Fragen an die Residents: Jessica Bateman
In jeder Ausgabe unseres Newsletters stellen wir eine Person oder Organisation vor, die im Publix-Haus arbeitet. Diesmal: die freie Investigativjournalistin Jessica Bateman, Trägerin des European Press Prize 2025.
Worin besteht der Kern Deiner Arbeit?
Ich arbeite an Longform-Journalismus-Projekten für Medien wie BBC, Guardian, Washington Post und Politico, mit einem besonderen Fokus auf Geschlecht, Glaube und Extremismus. Außerdem übernehme ich Lektorats-, Recherche- und Lehrprojekte.
Wofür engagierst Du Dich?
Ich liebe Longform-Storytelling, weil man sowohl Mikro- als auch Makro-Narrative erkunden kann. Ich mag Geschichten, die zutiefst persönlich sind, aber auch von weiterer globaler Bedeutung. Der Kern meines Schreibens kreist immer um fesselnde Charaktere und ich versuche, die Leser:innen tief in ihre Welten zu führen, damit sie erleben, was diese denken und fühlen – dabei entlehne ich viele Techniken aus dem Drehbuchschreiben. Das kombiniere ich dann mit fundierter Recherche über die weiteren historischen und gesellschaftlichen Kontexte des jeweiligen Themas, über das ich schreibe.
Was war Dein größter Erfolg der vergangenen Monate?
Ich habe im Mai den European Press Prize Distinguished Reporting Award gewonnen, was ein unglaublicher Auftrieb war.

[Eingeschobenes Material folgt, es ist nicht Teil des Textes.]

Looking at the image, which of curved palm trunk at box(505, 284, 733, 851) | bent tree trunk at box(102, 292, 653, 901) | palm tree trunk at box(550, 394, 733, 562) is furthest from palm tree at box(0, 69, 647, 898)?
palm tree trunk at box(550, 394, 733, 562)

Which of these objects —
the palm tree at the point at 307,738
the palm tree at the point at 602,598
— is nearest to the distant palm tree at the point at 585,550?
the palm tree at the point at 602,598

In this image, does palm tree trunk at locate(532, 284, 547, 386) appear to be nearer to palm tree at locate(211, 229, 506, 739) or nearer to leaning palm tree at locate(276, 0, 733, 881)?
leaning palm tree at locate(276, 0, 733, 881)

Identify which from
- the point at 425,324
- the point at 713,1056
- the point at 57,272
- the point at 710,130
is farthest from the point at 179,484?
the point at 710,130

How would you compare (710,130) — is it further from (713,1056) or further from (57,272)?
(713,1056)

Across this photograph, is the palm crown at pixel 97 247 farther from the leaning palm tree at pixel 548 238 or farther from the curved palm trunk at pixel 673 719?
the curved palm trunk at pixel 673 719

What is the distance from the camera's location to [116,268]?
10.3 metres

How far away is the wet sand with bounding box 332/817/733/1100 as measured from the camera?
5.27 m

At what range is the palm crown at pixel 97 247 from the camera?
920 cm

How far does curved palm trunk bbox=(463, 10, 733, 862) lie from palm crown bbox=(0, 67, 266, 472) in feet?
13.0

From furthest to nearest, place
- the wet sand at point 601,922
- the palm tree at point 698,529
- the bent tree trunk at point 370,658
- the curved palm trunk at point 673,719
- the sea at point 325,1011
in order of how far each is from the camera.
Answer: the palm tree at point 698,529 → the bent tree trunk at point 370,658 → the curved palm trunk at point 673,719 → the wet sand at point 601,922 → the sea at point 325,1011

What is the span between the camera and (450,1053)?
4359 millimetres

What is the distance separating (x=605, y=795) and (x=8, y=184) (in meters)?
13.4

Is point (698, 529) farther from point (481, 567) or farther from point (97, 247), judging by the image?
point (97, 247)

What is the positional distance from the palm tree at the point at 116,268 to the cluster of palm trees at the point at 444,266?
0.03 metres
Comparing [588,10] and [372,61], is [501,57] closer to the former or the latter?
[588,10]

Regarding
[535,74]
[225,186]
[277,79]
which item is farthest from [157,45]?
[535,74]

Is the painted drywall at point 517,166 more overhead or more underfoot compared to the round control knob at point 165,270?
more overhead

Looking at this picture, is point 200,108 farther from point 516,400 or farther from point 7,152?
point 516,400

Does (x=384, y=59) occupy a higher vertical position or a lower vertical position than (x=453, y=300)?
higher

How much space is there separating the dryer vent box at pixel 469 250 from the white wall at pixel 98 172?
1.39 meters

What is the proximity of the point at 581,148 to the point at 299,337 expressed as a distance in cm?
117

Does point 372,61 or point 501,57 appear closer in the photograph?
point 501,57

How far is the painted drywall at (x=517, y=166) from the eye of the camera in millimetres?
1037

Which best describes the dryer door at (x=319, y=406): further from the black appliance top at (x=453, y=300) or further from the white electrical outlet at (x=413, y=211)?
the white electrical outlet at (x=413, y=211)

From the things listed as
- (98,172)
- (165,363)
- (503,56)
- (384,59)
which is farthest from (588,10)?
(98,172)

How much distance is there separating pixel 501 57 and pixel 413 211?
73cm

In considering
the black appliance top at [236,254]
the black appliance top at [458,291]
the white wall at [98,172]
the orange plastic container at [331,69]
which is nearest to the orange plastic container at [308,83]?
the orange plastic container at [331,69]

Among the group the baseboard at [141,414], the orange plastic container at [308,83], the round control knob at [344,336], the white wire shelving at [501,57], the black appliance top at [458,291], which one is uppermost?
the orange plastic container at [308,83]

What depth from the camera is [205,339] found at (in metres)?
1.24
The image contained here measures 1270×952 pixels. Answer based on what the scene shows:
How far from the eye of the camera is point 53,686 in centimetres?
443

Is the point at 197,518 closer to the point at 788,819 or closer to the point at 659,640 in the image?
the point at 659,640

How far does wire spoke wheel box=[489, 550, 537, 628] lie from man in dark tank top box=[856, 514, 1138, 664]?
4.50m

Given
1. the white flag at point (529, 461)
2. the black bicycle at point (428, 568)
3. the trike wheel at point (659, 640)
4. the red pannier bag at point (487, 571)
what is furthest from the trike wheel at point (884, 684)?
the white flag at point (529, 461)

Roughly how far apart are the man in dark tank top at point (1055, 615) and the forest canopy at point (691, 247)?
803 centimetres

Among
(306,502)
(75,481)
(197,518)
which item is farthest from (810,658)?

Außerdem habe ich einen 6000-Wörter-Text über die deutsche Wiederaufrüstung für das Politico Magazine veröffentlicht.
Was bereitet Dir Kopfschmerzen?
Geld zu verdienen und prestigeträchtige Arbeit zu machen sind als freie Journalistin manchmal zwei verschiedene Dinge. Man braucht zwei Standbeine im freien Journalismus, wenn man bedeutungsvolle Arbeit machen will, ohne sich in die Armut zu treiben. Die beiden auszubalancieren ist eine ständige Anstrengung.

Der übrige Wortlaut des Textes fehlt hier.